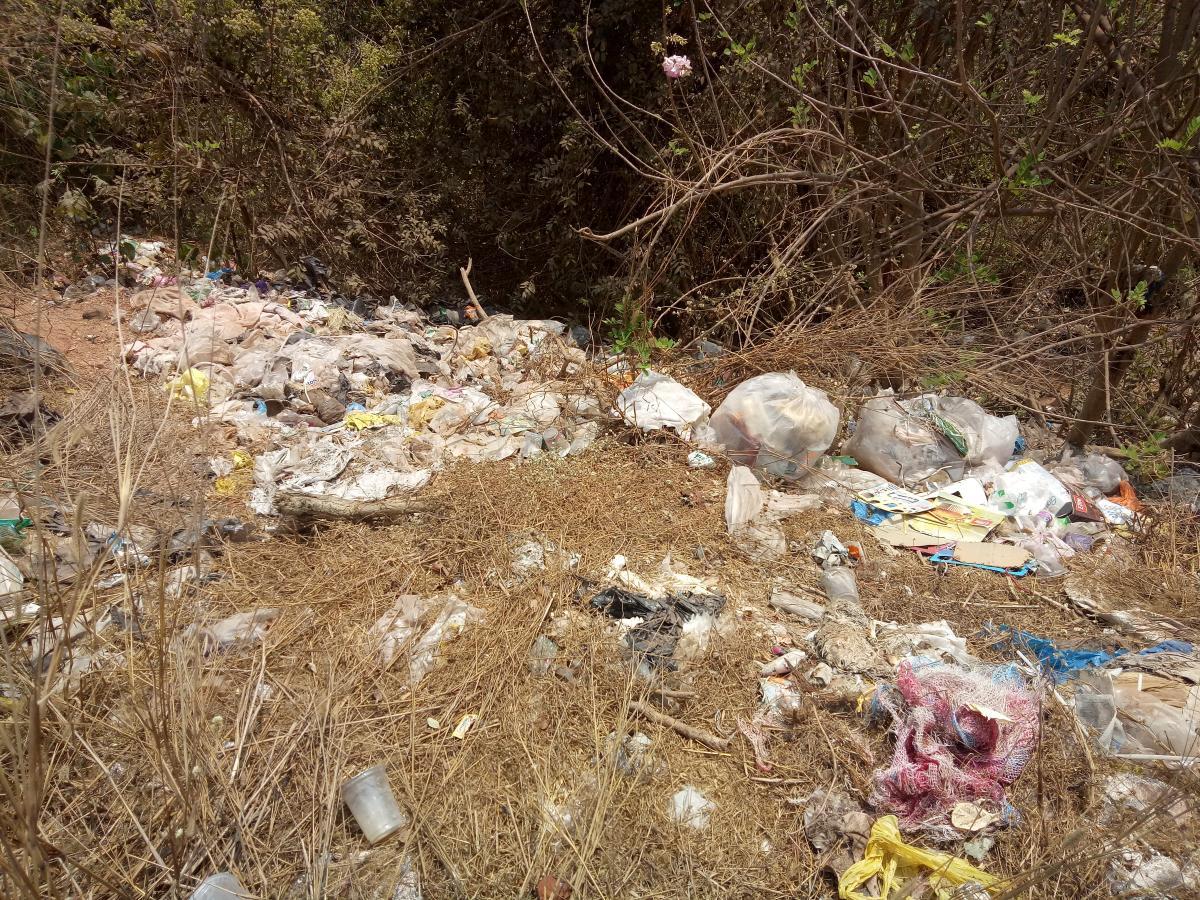Waste dumped beside a road at Thiplepadavu in Manjanady Gram Panchayat jurisdiction.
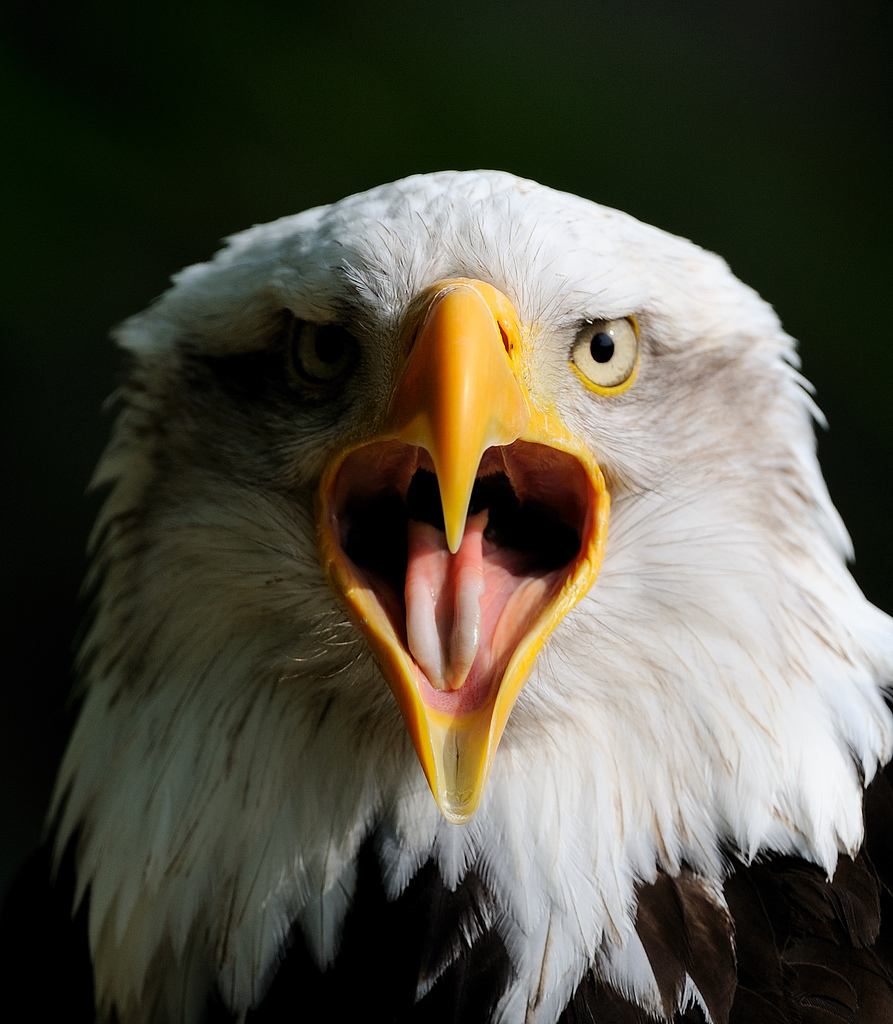 Everything you know about bald eagles is wrong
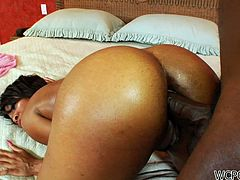 Well, this slender curvy black chick presented in WCP Club sex clip is surely worth checking out. Zealous nympho with nice butt bends over to get her anus drilled tough by black stud right at home.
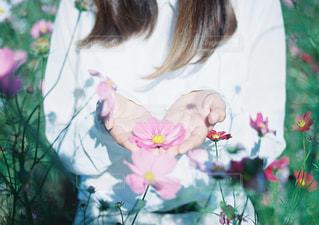 花を持っている人の写真・画像素材[997565]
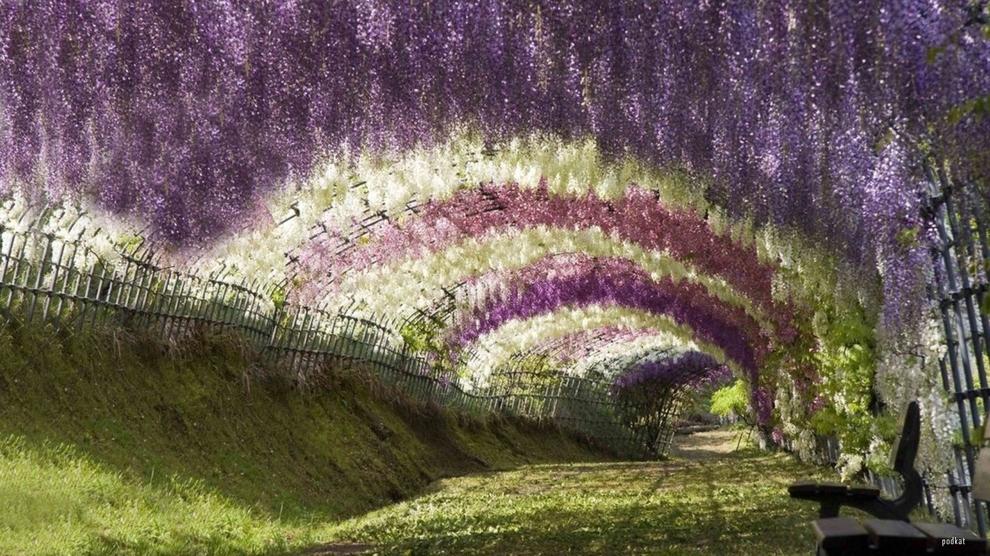 1290 10 мест неземной красоты, которые действительно существуют на Земле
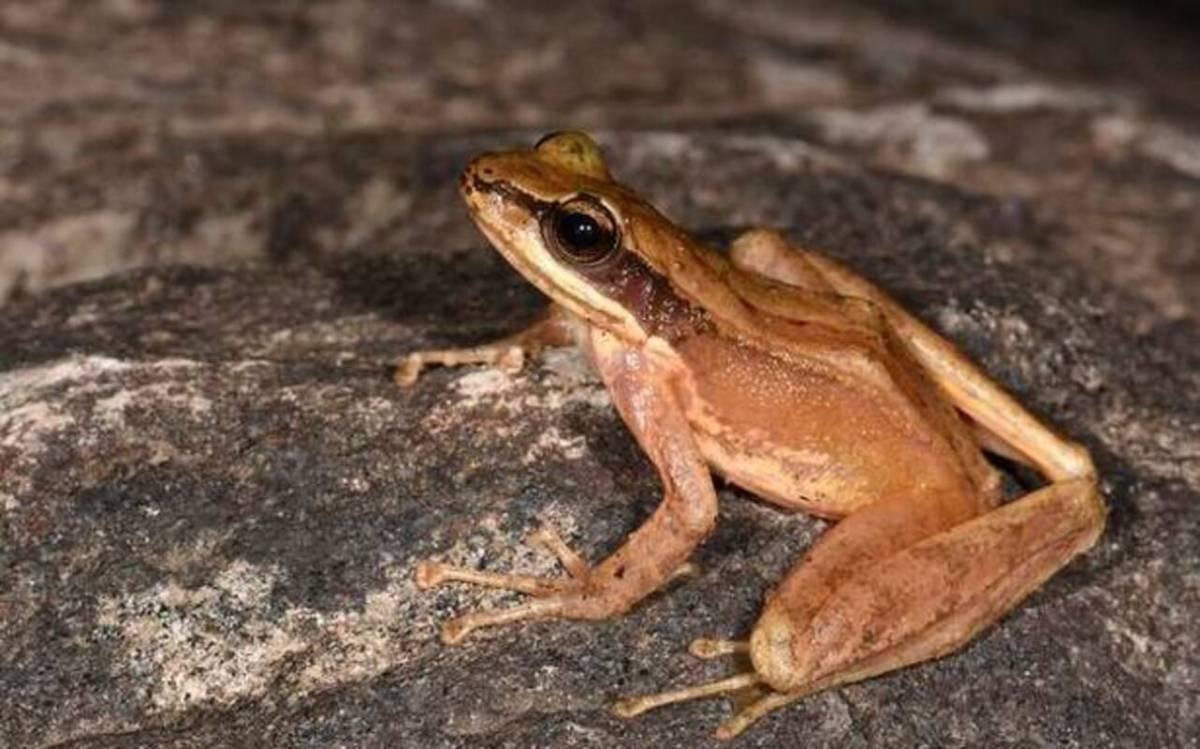 New frog species discovered in Adi hills of Arunachal Pradesh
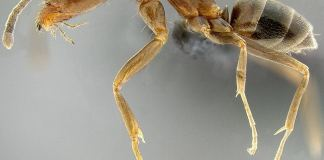 Μύρμηγκας της Αργεντινής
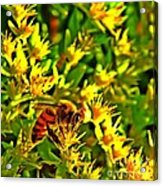 Honey Bee And Sedum  Acrylic Print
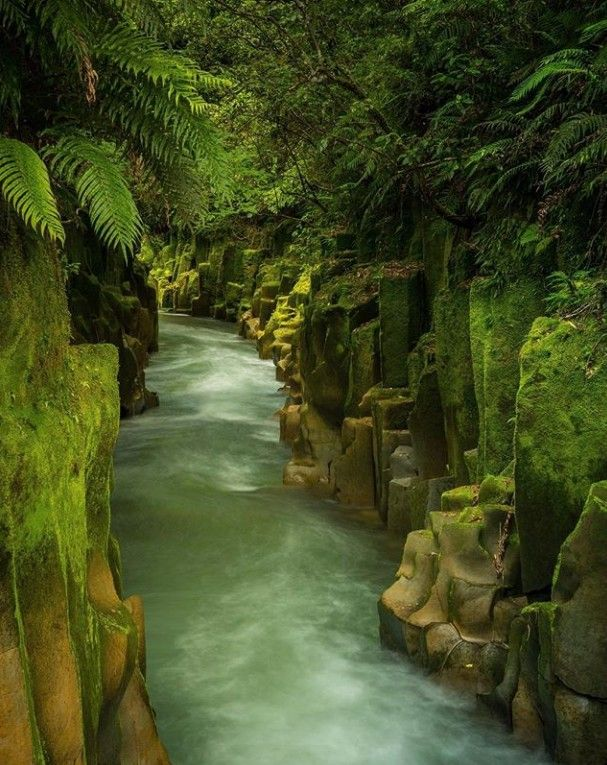 New Zealand | Earth pictures, World photo, Vacation trips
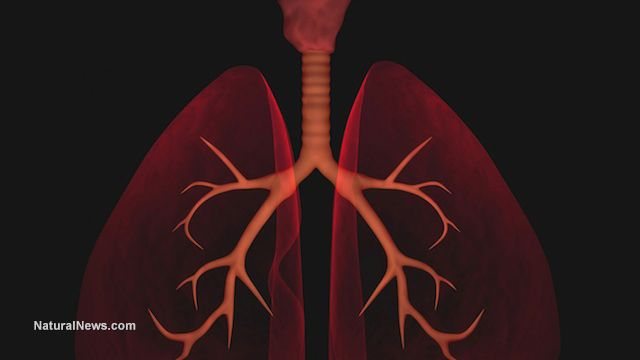 Top herbs to help cleanse lungs, make breathing easier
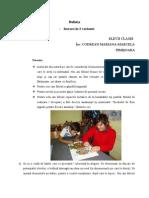 0_bufnita (1).doc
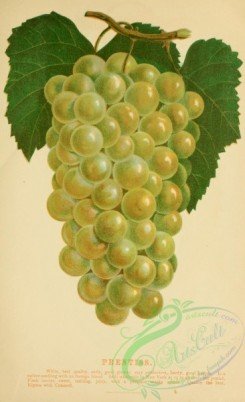 grapes-00026 - 059-Grape [2028x3318]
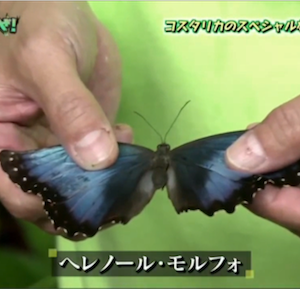 昆虫カタストロフィ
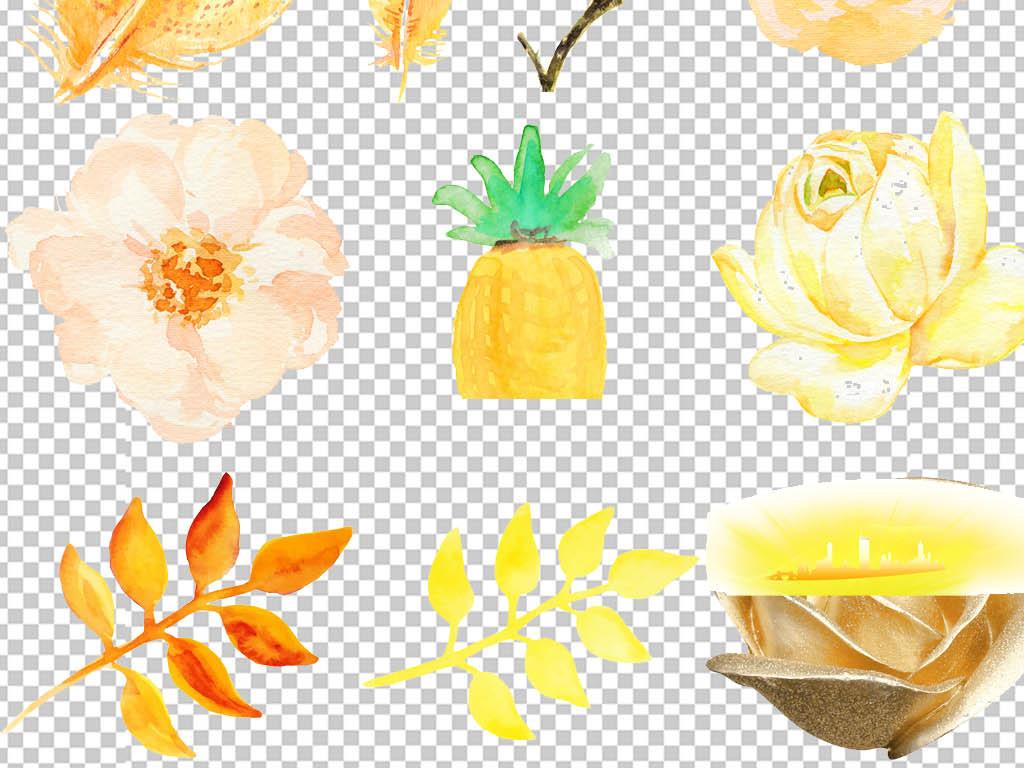 黄色水彩手绘花卉png设计素材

□ □ □ □ □ □ □

> YOUR OBJECTIVE:
Output exactly the lines from the line containing "Honey Bee And" through the last line of the records, both included, and leave out every picture.

> OUTPUT FOR THIS TASK:
 Honey Bee And Sedum  Acrylic Print
 New Zealand | Earth pictures, World photo, Vacation trips
 Top herbs to help cleanse lungs, make breathing easier
 0_bufnita (1).doc
 grapes-00026 - 059-Grape [2028x3318]
 昆虫カタストロフィ
 黄色水彩手绘花卉png设计素材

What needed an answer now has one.